[Opening Data to examine section]

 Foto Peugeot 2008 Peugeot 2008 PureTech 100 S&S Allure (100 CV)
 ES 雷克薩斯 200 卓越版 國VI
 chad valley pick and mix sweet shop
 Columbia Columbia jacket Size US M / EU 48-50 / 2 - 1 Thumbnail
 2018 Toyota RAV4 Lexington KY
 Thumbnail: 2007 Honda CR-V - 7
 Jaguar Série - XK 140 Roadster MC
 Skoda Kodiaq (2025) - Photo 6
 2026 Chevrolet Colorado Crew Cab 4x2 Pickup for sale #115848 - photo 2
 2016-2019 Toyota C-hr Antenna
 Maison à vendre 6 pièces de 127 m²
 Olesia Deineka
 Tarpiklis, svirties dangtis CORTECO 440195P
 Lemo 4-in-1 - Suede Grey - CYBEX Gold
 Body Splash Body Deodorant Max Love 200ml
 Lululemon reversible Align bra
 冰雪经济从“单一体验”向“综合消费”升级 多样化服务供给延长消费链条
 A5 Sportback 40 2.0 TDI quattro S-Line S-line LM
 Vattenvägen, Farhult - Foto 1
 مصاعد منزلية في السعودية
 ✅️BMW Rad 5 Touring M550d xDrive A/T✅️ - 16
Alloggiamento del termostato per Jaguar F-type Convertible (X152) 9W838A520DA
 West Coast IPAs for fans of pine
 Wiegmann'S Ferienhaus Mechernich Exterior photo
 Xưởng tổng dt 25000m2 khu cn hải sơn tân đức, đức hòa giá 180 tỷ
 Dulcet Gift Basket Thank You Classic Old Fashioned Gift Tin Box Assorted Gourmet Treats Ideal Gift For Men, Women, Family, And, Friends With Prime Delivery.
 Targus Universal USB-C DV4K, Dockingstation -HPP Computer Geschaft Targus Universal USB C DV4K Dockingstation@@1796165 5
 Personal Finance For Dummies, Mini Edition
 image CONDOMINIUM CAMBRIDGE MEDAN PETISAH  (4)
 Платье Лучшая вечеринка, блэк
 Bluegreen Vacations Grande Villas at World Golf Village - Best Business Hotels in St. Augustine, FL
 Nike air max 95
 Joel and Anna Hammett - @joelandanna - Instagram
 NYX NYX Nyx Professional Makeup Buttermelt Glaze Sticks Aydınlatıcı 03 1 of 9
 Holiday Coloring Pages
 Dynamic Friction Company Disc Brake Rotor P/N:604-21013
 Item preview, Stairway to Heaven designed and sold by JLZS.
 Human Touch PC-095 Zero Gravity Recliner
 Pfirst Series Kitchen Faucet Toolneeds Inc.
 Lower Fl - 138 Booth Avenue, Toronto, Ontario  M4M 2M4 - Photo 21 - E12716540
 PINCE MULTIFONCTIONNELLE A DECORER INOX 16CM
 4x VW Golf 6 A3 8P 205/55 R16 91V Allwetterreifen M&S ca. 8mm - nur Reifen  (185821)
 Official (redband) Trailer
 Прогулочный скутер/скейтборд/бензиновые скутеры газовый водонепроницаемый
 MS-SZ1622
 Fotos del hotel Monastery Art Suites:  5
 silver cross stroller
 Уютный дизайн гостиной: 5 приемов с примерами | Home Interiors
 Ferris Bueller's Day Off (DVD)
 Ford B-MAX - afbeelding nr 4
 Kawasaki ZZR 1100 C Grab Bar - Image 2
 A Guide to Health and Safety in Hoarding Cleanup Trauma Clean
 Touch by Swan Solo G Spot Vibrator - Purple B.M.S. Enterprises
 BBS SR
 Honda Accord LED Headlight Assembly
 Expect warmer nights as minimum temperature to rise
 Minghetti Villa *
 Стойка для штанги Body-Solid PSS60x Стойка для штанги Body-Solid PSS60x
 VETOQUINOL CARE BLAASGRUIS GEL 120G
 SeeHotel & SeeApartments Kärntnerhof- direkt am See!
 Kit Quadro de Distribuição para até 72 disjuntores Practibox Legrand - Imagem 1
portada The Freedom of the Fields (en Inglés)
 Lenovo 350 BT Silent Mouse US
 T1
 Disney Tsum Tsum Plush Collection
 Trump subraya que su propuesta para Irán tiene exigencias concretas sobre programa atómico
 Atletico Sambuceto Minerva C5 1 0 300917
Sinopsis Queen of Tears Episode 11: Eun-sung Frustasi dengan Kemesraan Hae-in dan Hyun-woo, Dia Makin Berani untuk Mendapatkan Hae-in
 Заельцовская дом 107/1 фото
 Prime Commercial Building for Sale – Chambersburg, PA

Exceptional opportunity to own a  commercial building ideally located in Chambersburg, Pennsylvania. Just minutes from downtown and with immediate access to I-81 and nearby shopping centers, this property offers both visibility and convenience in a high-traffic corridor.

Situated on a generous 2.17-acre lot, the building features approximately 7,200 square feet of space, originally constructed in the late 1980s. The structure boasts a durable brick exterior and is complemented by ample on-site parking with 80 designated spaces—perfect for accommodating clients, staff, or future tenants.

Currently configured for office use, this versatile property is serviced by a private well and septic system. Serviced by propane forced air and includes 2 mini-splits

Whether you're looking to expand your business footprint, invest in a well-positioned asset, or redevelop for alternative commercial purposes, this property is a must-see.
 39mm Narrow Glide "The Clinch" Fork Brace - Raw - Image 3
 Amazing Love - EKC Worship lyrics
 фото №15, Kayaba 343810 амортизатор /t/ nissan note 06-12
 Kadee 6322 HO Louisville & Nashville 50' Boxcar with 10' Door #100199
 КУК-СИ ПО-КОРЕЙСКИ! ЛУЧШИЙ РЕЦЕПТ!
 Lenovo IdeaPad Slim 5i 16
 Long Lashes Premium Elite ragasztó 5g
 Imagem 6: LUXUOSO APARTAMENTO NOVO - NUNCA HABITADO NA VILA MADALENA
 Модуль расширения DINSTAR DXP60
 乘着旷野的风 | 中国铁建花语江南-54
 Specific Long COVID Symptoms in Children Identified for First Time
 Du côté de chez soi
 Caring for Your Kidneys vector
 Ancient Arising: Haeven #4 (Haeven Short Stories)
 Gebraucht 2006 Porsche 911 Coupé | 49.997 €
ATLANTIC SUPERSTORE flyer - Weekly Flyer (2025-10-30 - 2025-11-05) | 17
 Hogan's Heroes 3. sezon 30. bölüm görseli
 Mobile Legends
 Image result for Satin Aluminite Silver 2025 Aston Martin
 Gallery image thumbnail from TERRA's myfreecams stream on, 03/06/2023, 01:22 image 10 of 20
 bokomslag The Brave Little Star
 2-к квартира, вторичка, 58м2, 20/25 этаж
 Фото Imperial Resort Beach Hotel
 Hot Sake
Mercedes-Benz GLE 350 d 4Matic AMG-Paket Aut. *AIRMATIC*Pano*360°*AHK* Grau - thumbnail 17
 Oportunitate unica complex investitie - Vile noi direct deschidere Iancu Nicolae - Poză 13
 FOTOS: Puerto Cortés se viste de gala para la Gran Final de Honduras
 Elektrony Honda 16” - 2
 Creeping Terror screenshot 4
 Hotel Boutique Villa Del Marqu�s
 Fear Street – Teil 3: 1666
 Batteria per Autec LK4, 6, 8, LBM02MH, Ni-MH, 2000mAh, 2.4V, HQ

[Closing Data to examine section]

● What you have to do
Your answer should be the lines above, from the line containing "Columbia Columbia jacket" up to and including the line containing "Tarpiklis, svirties dangtis CORTECO 440195P", reproduced exactly and with nothing else.

● Exercise answer
 Columbia Columbia jacket Size US M / EU 48-50 / 2 - 1 Thumbnail
 2018 Toyota RAV4 Lexington KY
 Thumbnail: 2007 Honda CR-V - 7
 Jaguar Série - XK 140 Roadster MC
 Skoda Kodiaq (2025) - Photo 6
 2026 Chevrolet Colorado Crew Cab 4x2 Pickup for sale #115848 - photo 2
 2016-2019 Toyota C-hr Antenna
 Maison à vendre 6 pièces de 127 m²
 Olesia Deineka
 Tarpiklis, svirties dangtis CORTECO 440195P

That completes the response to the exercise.